Drama gaji bulanan sudah usai. Biar saja ibu yang mengurus isi kulkas, beli token dan lainnya. Sampai akhir bulan atau nggak duit sejuta. Kalau kurang, biar ambil jatah ibu sendiri. Paling tidak saat ini ibu tahu jika kebutuhan rumah tangga dengan tiga orang dewasa itu tak cuma seratus dua ratus ribu dalam sebulan.
"Rin, seperti janji sebelumnya ini jatah buat kamu. Maaf kalau selama ini tak pernah memperhatikan kebutuhan pribadi kamu. Ini bisa buat beli baju atau sandal. Baju kamu warnanya sudah pudar semua. Rin ... maaf ya belum bisa buat kamu bahagia," ucap Mas Feri dengan mata berkaca-kaca.
Aku tak tahu kesambet jin mana Mas Feri bisa tiba-tiba berubah sedrastis itu. Semoga saja jinnya masih menetap di sana biar nggak kumat lagi errornya. Atau perubahan mendadak pada Mas Feri ini ada udang di balik batu? Entah lah.
Aku tak mau buruk sangka pada suamiku sendiri. Yang pasti sekarang aku cukup bersyukur melihat pengertian Mas Feri soal kebutuhan pribadi istri, meski aku juga tak ingin memakai uang itu. Biar lah kusimpan saja, barangkali suatu saat Mas Feri membutuhkannya.
Tekadku sudah bulat untuk pergi dari rumah ini dan hidup mandiri. Setidaknya agar ibu tak menghinaku lagi dan berhenti membanding-bandingkanku dengan mantan tunangan Mas Feri.

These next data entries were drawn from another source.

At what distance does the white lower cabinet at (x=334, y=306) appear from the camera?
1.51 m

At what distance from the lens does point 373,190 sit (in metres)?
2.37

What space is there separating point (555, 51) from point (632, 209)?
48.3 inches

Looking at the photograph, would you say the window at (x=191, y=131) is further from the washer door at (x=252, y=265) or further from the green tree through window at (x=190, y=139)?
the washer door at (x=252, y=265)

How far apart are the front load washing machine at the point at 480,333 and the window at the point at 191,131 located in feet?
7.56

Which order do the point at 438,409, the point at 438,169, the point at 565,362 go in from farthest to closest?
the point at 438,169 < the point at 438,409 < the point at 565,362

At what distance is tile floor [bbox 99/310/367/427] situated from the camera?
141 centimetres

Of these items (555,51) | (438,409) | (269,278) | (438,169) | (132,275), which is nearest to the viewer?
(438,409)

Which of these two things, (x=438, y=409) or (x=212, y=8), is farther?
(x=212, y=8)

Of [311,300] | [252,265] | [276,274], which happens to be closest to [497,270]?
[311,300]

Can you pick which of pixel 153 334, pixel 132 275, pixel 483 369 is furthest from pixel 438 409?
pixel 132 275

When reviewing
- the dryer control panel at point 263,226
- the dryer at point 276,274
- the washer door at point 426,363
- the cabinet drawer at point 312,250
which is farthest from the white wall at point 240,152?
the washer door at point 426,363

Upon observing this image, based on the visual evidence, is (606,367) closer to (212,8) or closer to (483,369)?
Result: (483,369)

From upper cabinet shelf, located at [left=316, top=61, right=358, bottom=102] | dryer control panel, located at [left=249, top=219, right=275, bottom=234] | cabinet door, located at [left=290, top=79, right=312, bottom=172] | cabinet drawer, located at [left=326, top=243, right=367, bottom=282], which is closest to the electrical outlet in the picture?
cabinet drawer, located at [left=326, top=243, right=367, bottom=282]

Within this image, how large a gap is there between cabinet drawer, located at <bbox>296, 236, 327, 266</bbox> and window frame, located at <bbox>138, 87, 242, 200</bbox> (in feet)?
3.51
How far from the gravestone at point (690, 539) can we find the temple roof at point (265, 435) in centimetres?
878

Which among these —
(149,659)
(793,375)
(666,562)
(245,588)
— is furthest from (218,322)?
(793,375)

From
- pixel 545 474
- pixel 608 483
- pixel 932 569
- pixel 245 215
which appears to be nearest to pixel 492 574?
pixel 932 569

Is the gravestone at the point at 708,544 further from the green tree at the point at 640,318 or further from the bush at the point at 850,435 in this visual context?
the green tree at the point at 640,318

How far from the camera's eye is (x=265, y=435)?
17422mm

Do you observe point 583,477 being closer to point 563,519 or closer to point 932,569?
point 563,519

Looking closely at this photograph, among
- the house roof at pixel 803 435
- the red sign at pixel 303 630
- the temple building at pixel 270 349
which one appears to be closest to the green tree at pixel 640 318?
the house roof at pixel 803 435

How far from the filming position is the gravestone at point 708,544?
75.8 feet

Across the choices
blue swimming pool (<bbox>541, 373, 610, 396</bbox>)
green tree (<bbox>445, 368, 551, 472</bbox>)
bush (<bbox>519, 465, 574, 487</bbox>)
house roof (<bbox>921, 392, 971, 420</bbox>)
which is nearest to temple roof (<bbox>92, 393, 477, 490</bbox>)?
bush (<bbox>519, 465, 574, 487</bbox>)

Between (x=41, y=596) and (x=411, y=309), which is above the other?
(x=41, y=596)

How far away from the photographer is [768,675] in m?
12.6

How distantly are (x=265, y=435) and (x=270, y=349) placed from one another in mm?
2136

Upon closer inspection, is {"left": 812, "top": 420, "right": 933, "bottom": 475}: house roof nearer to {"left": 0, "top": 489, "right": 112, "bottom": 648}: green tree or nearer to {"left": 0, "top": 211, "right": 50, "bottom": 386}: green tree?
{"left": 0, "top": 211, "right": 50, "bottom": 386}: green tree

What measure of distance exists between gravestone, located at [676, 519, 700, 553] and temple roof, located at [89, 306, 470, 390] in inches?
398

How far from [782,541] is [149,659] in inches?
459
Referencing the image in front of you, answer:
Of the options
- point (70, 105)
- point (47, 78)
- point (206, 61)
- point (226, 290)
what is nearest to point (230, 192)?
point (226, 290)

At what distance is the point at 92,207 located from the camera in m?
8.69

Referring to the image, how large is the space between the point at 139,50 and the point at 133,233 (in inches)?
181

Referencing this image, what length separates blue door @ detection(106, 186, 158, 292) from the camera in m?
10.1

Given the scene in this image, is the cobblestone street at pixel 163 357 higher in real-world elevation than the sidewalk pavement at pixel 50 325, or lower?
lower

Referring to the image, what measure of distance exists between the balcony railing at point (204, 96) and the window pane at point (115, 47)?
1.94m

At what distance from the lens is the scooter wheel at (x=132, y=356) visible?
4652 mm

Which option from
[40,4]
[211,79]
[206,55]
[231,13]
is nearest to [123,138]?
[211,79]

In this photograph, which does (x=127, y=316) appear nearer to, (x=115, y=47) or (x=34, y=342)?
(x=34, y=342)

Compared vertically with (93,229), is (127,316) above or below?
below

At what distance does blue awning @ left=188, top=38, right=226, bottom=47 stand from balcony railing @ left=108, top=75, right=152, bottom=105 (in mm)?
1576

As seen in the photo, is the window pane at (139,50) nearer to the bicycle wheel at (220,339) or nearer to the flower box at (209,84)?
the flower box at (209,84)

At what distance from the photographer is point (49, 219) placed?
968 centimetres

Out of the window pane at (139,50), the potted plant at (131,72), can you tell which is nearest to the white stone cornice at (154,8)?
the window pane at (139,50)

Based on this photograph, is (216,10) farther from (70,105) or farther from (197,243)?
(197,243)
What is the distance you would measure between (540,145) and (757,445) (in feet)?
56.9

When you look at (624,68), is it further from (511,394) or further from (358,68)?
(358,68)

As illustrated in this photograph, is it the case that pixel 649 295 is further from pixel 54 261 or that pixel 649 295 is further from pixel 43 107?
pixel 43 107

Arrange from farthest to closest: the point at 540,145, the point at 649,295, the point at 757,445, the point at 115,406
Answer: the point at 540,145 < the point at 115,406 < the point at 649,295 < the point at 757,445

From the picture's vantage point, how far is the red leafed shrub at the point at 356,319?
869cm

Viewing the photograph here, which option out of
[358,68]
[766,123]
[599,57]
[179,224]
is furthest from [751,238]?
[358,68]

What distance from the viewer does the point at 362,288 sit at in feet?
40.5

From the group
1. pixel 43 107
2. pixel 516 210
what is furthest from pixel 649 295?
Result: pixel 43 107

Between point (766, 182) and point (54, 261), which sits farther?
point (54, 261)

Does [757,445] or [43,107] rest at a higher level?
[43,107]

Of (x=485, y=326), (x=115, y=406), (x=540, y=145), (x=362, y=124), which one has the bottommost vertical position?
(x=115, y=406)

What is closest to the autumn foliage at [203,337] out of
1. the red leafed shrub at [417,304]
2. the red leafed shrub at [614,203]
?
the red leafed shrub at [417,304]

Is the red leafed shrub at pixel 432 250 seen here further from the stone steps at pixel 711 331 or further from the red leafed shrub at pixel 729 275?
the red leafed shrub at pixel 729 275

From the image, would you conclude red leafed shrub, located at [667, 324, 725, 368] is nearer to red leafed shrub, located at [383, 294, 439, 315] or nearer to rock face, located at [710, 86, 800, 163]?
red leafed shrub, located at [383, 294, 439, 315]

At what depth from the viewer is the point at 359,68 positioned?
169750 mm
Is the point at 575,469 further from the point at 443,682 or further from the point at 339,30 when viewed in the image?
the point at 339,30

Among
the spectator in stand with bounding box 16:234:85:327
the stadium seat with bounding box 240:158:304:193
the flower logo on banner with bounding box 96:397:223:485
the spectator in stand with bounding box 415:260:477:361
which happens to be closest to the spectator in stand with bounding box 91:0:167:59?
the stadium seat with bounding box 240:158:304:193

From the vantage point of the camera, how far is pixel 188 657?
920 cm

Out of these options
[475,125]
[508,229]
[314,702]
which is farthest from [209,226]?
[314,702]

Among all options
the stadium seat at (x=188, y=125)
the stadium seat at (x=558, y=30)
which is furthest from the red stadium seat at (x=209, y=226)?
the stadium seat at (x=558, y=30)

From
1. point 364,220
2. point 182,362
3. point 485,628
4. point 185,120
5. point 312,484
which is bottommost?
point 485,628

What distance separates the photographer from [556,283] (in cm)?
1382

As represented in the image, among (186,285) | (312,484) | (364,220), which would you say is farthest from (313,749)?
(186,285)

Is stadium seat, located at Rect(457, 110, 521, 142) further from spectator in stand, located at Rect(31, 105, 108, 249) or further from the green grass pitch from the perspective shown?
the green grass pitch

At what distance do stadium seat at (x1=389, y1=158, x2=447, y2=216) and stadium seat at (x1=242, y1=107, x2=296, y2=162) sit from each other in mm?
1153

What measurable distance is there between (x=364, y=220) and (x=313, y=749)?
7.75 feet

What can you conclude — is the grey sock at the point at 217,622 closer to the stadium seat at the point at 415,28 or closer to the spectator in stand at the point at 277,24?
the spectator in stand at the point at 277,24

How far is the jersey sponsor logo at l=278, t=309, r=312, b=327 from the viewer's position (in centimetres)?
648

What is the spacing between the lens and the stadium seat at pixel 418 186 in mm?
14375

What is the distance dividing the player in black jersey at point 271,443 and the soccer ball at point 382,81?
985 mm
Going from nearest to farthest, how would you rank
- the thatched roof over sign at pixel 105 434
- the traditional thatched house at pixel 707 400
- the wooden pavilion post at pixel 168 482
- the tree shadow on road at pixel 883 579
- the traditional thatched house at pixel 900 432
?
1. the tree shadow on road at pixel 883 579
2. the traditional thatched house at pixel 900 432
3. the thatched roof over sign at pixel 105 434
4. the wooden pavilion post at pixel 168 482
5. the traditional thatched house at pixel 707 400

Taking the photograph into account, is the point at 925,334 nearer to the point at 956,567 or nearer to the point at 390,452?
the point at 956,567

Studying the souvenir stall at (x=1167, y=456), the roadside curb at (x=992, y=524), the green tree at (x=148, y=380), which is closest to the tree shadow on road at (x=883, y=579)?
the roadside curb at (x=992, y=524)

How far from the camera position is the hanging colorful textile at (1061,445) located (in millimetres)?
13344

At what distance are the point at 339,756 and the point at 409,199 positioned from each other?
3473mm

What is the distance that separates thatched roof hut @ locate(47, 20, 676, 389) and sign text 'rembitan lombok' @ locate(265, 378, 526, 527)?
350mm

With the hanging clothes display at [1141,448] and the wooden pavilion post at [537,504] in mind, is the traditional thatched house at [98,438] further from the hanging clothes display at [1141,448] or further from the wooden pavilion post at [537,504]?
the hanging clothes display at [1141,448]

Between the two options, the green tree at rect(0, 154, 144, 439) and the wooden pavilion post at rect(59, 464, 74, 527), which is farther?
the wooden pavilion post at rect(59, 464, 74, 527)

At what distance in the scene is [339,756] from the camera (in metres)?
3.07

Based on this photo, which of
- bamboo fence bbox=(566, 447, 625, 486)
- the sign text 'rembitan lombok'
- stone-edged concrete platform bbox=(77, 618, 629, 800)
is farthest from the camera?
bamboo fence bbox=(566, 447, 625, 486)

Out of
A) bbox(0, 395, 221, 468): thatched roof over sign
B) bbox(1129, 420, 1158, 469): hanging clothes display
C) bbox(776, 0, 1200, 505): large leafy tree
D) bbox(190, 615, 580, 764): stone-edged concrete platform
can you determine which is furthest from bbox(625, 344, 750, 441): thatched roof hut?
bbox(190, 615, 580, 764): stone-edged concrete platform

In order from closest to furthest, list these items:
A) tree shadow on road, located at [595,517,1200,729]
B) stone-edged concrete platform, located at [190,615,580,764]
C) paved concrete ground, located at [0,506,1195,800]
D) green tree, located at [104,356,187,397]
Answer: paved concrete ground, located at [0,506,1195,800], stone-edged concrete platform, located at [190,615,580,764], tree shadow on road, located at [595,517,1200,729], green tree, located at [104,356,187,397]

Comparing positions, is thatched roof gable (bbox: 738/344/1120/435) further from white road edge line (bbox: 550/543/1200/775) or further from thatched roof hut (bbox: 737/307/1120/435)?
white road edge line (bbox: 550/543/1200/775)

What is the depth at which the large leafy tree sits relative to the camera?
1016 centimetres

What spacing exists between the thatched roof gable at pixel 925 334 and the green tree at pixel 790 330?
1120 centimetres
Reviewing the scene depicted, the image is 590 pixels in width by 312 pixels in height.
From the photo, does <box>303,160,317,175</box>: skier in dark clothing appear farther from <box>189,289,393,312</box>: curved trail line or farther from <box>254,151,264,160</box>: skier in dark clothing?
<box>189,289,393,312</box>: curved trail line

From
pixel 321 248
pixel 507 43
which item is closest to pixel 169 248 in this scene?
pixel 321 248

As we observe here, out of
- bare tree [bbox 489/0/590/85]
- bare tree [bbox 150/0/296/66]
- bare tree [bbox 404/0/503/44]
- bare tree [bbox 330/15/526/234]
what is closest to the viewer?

"Nggak apa-apa, Mas. Aku sangat bersyukur akhirnya Allah membolak-balikkan hatimu. Berapa pun yang kamu berikan padaku, aku ikhlas menerimanya, Mas. Asalkan kamu mau menghargaiku, itu sudah lebih sari cukup buatku."
Mas Feri merengkuh tubuhku. Dia memelukku erat sembari mengusap kepalaku perlahan.
"Bersyukurnya aku memiliki istri sepertimu, Arin. Kamu yang selalu menerima berapa pun uang bulanan dariku. Kamu yang tak pernah menuntut, tak pernah minta macam-macam bahkan di saat banyak istri memaksa para suami untuk mengabulkan semua keinginannya," ucap Mas Feri lagi. Aku hanya mengangguk perlahan, sembari menyeka kedua sudut mata yang basah.
"Arin! Rin ... Arin!" Panggilan ibu membuat pelukan Mas Feri merenggang.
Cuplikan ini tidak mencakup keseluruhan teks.